- **課題**:
a: 本の感想文の中から、「!」で終わる文をすべて抜き出してください。
b: 本の感想文のうち、「薔薇の戴冠 クラシカルロマン /」で始まり「とてもロマンでした。今回はラブもちゃんとありました。面白かった!」に至るまでの部分を、一字も変えずに書き出してください。

- **読む文章**:
· · · · · · ·
薔薇の戴冠 クラシカルロマン / 華宮らら

本の感想, お気に入り, 作者名 は行華宮らら

王国最大の貿易港を持つカメリアパルクで育ったエタンセルは、亡き母の知人であるカメリアパルクの領主バシュレ子爵家の元で日々平和に過ごしていた。しかし、ある日エタンセルを王宮に迎えるべく死者がやってくる。病床の国王の唯一生き残っている直系がエタンセルであり、エタンセルを王位継承者として王宮に迎えることを国王が希望しているということを告げられたエタンセルは……

とてもロマンでした。今回はラブもちゃんとありました。面白かった!

クラシカルロマンシリーズ(シリーズ化したらしい)の二冊目。

前作の一世代前のお話で、地方で育ったお嬢様が実は王女!しかも王宮にあがって三ヶ月以内にお披露目!王宮には味方も多いが的も多く、彼女を苦々しく思っている有力貴族があからさまに怪しい!故郷にはわりといい仲だった幼なじみ、王宮には彼女の目付役でいやみったらしいクールビューティー、はたしてエタンセルの運命は!

というお話でした。
· · · · · · ·
- **データセットの内容**:
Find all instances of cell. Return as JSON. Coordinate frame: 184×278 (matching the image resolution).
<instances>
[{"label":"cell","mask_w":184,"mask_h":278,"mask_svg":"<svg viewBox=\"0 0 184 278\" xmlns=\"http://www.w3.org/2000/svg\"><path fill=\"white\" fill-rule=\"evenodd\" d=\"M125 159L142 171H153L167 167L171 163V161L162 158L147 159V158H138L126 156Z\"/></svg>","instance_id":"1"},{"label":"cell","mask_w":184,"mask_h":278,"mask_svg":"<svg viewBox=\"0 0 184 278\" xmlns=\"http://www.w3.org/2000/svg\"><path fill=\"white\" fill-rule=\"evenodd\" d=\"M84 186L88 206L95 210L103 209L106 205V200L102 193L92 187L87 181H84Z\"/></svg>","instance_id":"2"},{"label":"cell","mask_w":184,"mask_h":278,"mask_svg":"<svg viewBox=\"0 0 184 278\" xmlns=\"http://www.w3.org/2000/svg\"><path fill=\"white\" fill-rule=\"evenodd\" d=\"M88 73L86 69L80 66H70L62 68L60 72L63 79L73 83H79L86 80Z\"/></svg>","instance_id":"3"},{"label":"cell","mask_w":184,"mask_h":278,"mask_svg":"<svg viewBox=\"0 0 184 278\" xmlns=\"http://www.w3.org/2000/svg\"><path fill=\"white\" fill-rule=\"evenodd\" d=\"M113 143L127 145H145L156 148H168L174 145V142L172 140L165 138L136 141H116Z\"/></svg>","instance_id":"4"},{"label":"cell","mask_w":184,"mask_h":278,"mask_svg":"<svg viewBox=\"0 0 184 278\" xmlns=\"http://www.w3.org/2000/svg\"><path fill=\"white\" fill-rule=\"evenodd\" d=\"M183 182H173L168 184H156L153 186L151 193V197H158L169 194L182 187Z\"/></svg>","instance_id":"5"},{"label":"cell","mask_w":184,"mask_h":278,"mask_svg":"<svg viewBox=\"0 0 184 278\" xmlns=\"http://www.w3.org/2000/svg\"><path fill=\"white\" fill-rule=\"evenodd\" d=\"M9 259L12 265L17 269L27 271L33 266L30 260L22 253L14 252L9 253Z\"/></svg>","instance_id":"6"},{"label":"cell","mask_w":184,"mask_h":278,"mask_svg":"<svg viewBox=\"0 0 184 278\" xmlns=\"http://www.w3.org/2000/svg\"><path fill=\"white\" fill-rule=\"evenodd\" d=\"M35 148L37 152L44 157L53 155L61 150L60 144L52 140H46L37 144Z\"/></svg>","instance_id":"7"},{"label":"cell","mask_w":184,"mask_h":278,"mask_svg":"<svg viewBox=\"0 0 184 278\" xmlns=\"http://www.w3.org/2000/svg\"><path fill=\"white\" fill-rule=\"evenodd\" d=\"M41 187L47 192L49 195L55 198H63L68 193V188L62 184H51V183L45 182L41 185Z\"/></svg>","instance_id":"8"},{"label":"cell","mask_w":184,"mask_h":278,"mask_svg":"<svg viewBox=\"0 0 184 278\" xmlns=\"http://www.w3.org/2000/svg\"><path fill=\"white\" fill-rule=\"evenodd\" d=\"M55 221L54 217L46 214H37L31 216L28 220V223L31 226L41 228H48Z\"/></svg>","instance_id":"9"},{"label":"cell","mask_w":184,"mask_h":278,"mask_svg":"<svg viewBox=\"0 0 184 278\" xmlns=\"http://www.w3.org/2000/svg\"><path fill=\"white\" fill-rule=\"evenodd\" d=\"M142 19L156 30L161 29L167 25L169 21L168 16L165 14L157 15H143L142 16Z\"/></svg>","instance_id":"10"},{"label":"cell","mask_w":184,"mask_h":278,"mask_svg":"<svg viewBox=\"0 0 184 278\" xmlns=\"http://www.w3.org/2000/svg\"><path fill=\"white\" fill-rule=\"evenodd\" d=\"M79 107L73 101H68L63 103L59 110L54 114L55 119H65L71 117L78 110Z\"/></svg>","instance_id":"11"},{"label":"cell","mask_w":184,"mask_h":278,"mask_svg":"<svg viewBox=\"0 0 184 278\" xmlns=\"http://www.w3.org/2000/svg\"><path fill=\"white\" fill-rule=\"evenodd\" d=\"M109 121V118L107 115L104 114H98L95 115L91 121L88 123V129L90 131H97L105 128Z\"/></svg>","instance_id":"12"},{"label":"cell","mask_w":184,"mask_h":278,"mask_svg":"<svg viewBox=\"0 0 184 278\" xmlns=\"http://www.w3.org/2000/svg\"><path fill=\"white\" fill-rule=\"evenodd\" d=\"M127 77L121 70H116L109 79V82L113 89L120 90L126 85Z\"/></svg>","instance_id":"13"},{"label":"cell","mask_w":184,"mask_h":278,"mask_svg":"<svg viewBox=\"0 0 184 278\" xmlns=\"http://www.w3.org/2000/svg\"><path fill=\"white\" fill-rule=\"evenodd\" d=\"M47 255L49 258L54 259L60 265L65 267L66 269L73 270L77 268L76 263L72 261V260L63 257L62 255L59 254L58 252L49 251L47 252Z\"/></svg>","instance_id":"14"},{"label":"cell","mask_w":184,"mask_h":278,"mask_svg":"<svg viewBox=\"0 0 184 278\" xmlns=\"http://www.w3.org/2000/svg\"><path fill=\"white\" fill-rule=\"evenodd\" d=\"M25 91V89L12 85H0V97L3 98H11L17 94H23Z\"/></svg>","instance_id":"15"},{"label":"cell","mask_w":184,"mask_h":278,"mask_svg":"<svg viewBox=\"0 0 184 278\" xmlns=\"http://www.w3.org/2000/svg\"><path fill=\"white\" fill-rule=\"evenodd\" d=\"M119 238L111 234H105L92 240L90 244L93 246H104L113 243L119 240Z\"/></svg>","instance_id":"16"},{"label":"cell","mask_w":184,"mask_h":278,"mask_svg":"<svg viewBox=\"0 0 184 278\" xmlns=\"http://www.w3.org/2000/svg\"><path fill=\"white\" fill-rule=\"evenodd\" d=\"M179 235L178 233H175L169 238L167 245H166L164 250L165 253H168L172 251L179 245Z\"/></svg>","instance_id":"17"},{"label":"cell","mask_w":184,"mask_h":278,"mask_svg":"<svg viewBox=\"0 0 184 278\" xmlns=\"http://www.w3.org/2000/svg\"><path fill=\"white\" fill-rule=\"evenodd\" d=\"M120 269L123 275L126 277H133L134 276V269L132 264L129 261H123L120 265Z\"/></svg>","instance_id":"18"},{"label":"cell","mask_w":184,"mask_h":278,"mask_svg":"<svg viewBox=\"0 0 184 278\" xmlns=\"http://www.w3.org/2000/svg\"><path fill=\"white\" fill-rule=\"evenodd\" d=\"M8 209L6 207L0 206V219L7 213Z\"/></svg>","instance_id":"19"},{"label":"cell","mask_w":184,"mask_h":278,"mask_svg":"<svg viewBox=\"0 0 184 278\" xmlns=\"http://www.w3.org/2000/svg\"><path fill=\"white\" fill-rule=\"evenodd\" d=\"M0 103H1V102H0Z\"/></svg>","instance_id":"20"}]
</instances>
· · · · · · ·
- **課題の解答**:
a:
面白かった!
前作の一世代前のお話で、地方で育ったお嬢様が実は王女!
しかも王宮にあがって三ヶ月以内にお披露目!
王宮には味方も多いが的も多く、彼女を苦々しく思っている有力貴族があからさまに怪しい!
故郷にはわりといい仲だった幼なじみ、王宮には彼女の目付役でいやみったらしいクールビューティー、はたしてエタンセルの運命は!

b:
薔薇の戴冠 クラシカルロマン / 華宮らら

本の感想, お気に入り, 作者名 は行華宮らら

王国最大の貿易港を持つカメリアパルクで育ったエタンセルは、亡き母の知人であるカメリアパルクの領主バシュレ子爵家の元で日々平和に過ごしていた。しかし、ある日エタンセルを王宮に迎えるべく死者がやってくる。病床の国王の唯一生き残っている直系がエタンセルであり、エタンセルを王位継承者として王宮に迎えることを国王が希望しているということを告げられたエタンセルは……

とてもロマンでした。今回はラブもちゃんとありました。面白かった!